En Cuba se apagan las luces; en Nicaragua se apagan los contrapesos. La primera enfrenta una crisis económica y energética que asfixia la vida cotidiana; la segunda acaba de profundizar un modelo político que reduce todavía más el espacio para la oposición. No son dos accidentes simultáneos ni simples consecuencias de la presión extranjera. Son el resultado de gobiernos que durante años han restringido libertades, debilitado instituciones y convertido la permanencia en el poder en política de Estado.
Durante demasiado tiempo, La Habana y Managua han utilizado a Washington como explicación universal de sus fracasos. Pero las sanciones estadounidenses no encarcelaron opositores, no cerraron espacios democráticos ni diseñaron economías incapaces de ofrecer prosperidad. La responsabilidad principal está dentro. Estados Unidos, por el contrario, tiene razones legítimas para contener regímenes autoritarios que abren espacios a actores estratégicos adversarios y proyectan inestabilidad sobre su propio vecindario.
El problema es que esas crisis ya desbordaron la política doméstica. Cuando desaparecen oportunidades, la población migra; cuando las instituciones se cierran, aumenta la presión social; y cuando un gobierno se aísla de las democracias cercanas, busca oxígeno en poderes lejanos. Rusia, China e Irán han encontrado en Cuba y Nicaragua plataformas para ampliar presencia diplomática, económica, tecnológica y de seguridad en un espacio históricamente sensible para Estados Unidos.
Esta competencia tampoco necesita repetir la Crisis de los Misiles. Hoy el poder viaja por cables submarinos, puertos, telecomunicaciones, sistemas de vigilancia, datos, inteligencia, ciberespacio, financiamiento y operaciones de información. La amenaza moderna puede instalarse sin uniforme y adquirir influencia antes de que las sociedades comprendan que el tablero cambió.
La Habana y Managua han utilizado a Washington como explicación universal de sus fracasos
Por eso Washington no debería limitarse a administrar el problema.
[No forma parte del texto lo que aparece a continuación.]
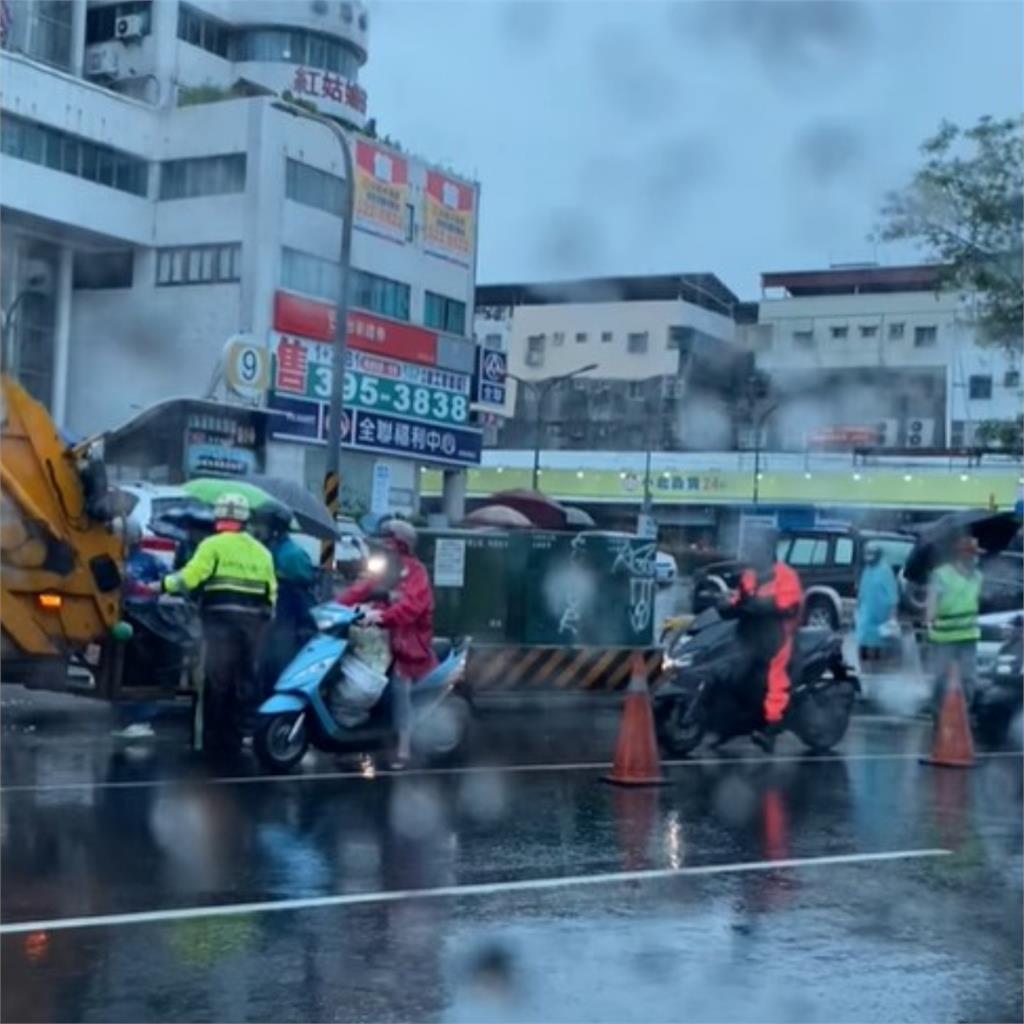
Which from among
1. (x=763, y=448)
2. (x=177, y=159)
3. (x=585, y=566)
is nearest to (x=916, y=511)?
(x=763, y=448)

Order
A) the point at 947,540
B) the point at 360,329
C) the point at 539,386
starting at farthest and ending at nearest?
1. the point at 947,540
2. the point at 360,329
3. the point at 539,386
Debe liderar, junto con las democracias de la región, una estrategia hemisférica capaz de neutralizar esos riesgos: presión económica selectiva sobre las élites responsables, persecución de redes financieras ilícitas, fortalecimiento de inteligencia y ciberdefensa, defensa de la libertad de información, respaldo a la sociedad civil y mayor cooperación diplomática y de seguridad. No se trata de intervenir militarmente, sino de impedir que el deterioro autoritario se convierta en una plataforma permanente para intereses contrarios a la estabilidad hemisférica.
Ese liderazgo también debe ofrecer una salida positiva: integración económica, apoyo humanitario condicionado, conectividad democrática y oportunidades para sociedades que no pueden seguir pagando el costo del autoritarismo.
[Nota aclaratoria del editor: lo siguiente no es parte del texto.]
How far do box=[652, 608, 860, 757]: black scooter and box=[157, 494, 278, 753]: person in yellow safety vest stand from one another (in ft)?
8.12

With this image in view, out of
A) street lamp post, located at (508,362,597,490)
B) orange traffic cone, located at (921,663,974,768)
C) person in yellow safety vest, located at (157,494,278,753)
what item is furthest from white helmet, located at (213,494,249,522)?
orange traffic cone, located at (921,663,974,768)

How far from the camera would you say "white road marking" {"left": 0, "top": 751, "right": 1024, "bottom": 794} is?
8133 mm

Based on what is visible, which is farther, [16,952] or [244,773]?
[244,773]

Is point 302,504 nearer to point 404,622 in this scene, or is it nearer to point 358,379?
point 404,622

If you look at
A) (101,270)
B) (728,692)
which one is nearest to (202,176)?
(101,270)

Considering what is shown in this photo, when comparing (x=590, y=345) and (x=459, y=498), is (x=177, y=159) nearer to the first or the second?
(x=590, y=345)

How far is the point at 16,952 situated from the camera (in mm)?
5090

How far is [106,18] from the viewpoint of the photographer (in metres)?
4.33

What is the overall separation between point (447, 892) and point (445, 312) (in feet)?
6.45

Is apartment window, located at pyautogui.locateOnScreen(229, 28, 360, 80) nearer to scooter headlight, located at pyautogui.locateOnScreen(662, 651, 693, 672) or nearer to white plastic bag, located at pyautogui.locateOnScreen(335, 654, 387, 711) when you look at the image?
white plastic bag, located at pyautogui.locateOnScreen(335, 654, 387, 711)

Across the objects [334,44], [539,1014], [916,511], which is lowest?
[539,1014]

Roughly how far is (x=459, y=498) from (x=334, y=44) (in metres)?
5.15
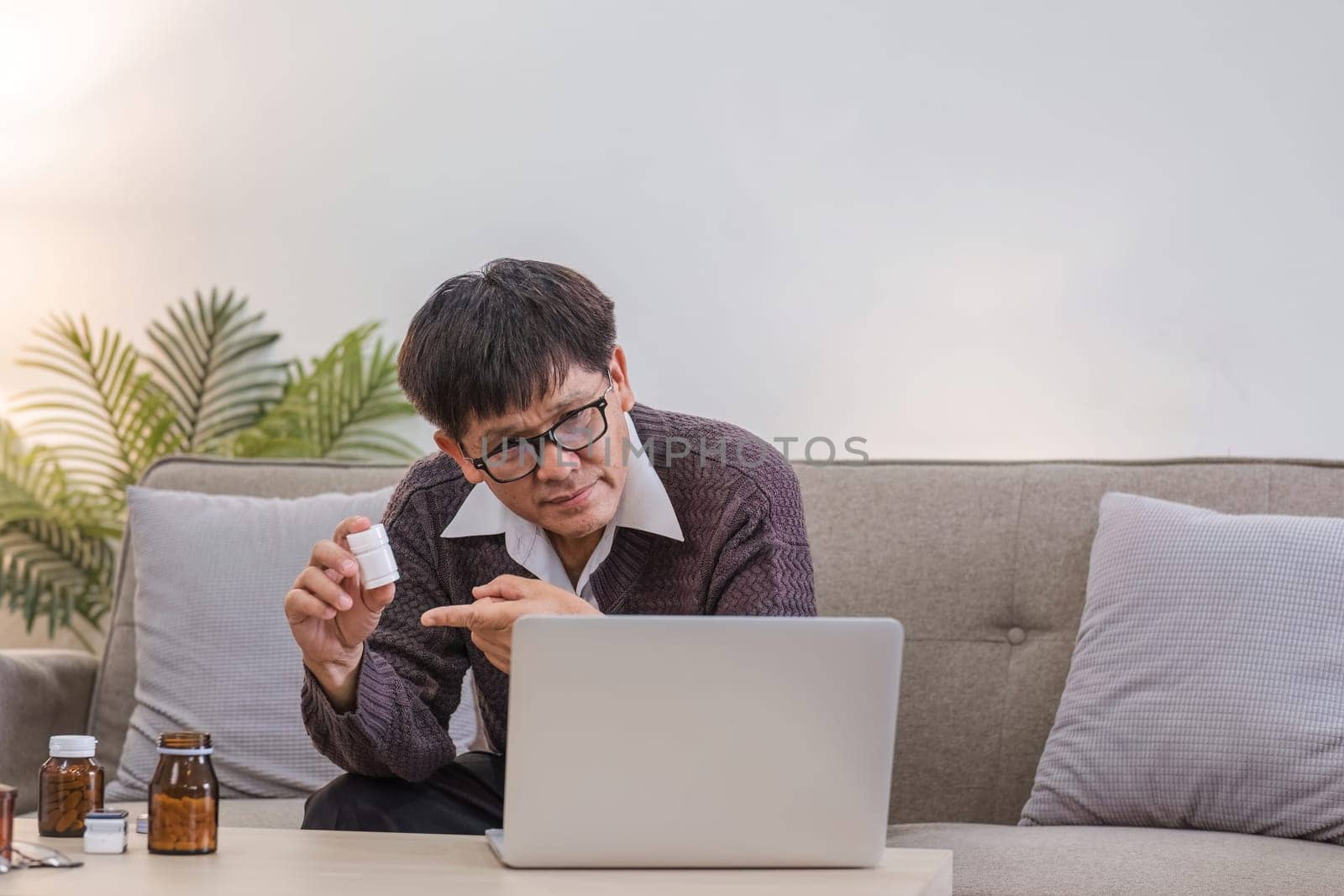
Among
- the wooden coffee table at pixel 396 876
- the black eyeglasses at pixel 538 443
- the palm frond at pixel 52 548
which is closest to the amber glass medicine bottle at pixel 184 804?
the wooden coffee table at pixel 396 876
¿Y Colombia? Mucho está en juego. Somos un país con una importante ubicación geoestratégica, puente con Centroamérica y corredor de flujos migratorios y comerciales. Una mayor crisis en Cuba o Nicaragua puede repercutir en migración, seguridad marítima, economías ilícitas, crimen transnacional, rutas de narcotráfico, inteligencia y relaciones internacionales.
Colombia necesita anticipación estratégica, no neutralidad intelectual: escenarios, inteligencia regional, vigilancia marítima, protección de infraestructura crítica y una cooperación renovada con Estados Unidos y las democracias del continente.
Cuba y Nicaragua no son la amenaza por sus pueblos ni por su geografía. El riesgo está en regímenes que han cerrado sus sistemas políticos mientras abren espacios a dependencias estratégicas externas. Ignorarlo sería ingenuidad. Administrarlo indefinidamente, un error. Neutralizar sus efectos regionales, antes de que se consoliden, es ya una tarea de seguridad hemisférica.